** Stated exercise **
Quote the part of the entries that opens with the line containing "In the list" and closes with the line containing "1425 inches", both lines included.

** Material **

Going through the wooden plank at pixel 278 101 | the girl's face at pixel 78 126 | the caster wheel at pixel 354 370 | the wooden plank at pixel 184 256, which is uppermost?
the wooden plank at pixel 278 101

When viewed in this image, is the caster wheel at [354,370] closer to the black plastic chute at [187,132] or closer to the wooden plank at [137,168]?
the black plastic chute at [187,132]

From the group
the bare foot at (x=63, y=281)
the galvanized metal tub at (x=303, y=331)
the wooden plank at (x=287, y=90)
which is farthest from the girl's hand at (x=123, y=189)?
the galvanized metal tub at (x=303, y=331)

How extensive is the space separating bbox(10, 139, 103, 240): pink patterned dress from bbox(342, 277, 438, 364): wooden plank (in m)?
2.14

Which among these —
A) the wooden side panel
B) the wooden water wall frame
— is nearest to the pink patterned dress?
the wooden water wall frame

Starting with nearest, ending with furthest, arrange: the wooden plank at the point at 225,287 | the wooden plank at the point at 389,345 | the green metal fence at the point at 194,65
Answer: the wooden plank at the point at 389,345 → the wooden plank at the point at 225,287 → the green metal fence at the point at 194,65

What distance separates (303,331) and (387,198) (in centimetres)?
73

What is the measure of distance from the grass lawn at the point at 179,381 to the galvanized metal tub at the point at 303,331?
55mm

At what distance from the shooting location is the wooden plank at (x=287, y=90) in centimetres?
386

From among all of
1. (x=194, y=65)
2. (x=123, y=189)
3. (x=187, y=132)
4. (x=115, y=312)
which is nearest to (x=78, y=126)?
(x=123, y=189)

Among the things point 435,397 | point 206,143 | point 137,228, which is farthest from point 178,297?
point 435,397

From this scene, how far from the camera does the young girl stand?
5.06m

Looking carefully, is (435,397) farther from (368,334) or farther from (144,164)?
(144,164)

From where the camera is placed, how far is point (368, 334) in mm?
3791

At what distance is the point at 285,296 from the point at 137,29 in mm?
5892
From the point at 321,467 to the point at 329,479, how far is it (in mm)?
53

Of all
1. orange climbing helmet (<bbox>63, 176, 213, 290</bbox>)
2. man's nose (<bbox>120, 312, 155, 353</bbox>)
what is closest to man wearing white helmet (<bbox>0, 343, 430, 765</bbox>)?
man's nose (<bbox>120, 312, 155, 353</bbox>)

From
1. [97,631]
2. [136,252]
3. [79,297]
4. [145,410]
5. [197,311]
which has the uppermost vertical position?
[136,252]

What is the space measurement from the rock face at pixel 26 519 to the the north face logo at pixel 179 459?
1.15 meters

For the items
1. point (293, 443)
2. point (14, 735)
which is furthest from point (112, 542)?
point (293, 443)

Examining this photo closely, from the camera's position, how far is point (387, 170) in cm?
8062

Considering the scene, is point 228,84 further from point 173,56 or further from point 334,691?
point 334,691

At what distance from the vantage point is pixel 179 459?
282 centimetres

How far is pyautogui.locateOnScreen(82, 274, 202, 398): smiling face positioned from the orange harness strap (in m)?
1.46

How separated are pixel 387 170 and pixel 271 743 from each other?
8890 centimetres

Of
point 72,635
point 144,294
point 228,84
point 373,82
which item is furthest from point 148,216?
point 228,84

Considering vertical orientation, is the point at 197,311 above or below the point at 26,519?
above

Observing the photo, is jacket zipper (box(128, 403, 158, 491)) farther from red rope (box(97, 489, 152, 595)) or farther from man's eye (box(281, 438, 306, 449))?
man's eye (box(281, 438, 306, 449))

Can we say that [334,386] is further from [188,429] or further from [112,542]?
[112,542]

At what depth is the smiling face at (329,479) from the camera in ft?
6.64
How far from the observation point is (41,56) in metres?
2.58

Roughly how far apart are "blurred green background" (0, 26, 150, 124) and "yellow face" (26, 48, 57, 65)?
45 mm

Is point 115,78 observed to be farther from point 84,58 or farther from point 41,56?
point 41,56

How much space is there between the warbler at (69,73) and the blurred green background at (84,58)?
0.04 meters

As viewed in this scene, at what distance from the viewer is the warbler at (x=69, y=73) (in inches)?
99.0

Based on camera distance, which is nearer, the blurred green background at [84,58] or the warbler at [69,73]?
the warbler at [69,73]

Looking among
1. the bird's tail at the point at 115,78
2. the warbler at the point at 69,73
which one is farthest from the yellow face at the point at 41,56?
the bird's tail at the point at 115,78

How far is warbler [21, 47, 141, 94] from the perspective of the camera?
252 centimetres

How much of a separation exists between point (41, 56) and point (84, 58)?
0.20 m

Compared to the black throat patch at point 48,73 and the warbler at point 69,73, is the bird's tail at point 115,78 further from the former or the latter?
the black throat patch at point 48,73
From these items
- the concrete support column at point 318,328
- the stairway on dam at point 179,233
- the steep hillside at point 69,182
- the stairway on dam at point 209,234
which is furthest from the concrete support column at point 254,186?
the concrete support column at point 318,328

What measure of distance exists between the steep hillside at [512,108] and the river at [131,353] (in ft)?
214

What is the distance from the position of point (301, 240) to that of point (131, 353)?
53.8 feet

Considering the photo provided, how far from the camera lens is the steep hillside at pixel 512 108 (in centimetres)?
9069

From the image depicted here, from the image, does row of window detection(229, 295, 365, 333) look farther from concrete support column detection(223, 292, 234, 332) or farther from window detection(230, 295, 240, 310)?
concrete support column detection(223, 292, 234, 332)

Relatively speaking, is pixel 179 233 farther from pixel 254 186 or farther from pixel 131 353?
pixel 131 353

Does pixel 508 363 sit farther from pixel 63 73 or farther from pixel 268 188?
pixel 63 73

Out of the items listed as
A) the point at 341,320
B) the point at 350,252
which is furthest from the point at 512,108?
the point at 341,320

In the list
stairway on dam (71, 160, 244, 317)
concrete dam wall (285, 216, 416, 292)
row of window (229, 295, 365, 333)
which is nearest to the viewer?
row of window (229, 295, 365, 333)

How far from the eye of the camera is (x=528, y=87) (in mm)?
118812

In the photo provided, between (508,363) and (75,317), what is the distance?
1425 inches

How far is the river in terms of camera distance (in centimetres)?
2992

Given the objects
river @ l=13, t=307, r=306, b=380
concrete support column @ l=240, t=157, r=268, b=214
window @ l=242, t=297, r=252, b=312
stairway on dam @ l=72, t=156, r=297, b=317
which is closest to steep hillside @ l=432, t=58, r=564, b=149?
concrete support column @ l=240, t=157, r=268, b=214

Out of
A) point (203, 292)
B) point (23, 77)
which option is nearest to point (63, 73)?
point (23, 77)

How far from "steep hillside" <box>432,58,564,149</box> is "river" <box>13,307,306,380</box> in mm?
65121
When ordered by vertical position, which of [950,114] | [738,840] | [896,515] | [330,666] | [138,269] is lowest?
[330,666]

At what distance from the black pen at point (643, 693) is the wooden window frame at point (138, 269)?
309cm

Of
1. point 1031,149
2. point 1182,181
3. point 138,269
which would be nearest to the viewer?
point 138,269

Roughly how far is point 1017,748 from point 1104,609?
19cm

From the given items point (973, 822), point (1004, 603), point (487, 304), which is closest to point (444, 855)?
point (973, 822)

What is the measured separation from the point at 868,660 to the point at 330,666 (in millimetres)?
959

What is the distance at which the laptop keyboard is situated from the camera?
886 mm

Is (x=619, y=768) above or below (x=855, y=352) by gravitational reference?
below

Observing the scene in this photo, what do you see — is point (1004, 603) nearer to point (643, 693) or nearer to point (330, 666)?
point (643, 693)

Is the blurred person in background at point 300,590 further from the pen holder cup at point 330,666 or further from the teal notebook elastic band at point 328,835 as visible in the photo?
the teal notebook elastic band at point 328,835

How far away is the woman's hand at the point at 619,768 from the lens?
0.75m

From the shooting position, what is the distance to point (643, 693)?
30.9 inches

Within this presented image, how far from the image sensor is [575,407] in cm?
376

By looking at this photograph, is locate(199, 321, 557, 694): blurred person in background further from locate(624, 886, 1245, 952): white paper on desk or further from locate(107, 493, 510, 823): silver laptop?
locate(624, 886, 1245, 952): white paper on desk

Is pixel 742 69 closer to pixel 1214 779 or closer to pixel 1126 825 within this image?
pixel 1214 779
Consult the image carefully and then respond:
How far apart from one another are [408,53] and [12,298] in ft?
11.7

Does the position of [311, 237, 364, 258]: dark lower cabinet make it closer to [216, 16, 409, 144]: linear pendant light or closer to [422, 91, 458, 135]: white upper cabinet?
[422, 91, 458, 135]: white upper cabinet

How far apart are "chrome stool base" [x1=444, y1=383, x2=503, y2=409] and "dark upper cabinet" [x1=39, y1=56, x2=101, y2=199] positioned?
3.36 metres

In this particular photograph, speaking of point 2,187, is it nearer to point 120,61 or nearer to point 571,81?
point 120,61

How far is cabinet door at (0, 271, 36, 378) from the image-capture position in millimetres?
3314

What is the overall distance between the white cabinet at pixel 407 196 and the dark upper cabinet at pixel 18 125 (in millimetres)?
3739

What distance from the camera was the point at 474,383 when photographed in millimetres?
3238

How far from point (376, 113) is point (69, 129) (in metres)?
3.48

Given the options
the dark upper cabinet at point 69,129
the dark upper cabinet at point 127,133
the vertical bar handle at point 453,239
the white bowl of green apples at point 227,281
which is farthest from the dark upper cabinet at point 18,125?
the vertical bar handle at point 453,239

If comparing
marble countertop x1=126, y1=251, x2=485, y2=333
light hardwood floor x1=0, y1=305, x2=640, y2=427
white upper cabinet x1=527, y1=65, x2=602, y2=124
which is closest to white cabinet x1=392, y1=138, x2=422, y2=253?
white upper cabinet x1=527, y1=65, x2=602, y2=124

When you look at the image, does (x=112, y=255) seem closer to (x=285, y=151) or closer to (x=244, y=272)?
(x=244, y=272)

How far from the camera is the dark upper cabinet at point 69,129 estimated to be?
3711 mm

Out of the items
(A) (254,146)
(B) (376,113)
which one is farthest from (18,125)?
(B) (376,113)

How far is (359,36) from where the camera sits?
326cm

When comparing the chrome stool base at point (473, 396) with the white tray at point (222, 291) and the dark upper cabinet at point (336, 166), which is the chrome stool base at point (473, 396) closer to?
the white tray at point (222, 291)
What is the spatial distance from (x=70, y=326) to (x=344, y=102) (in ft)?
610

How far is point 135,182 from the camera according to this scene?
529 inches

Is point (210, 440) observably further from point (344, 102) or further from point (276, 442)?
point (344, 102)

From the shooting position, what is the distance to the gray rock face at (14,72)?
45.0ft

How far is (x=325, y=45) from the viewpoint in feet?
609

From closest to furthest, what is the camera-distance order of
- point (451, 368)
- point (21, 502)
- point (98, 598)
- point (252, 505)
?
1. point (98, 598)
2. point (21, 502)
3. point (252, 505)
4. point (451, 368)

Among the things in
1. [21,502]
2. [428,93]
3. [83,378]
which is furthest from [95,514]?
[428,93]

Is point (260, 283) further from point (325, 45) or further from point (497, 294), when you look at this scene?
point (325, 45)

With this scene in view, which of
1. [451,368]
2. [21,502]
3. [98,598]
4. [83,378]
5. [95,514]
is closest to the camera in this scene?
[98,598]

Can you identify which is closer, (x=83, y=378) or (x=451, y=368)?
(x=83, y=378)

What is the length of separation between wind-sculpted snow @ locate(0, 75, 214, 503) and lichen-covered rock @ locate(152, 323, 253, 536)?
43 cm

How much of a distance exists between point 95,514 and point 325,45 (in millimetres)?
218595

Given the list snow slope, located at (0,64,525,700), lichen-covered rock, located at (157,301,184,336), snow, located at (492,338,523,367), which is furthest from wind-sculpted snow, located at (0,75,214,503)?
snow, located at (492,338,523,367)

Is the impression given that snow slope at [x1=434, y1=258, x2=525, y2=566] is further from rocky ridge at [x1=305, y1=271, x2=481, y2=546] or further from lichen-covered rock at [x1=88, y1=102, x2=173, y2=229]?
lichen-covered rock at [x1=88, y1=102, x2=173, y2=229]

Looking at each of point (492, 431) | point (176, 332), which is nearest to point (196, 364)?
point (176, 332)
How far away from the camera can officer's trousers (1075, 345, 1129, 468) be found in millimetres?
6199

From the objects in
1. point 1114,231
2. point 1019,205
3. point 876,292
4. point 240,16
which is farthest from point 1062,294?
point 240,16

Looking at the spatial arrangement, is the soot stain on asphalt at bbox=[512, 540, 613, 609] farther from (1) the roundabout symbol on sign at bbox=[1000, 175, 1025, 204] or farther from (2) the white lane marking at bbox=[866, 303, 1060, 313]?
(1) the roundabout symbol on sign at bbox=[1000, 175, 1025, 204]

** The response **
In the list
stairway on dam (71, 160, 244, 317)
concrete dam wall (285, 216, 416, 292)
row of window (229, 295, 365, 333)
which is nearest to the viewer?
row of window (229, 295, 365, 333)

How far from the eye of the camera is (x=528, y=87) (in mm)?
118812

In the photo provided, between (508,363) and (75,317), what is the distance?
1425 inches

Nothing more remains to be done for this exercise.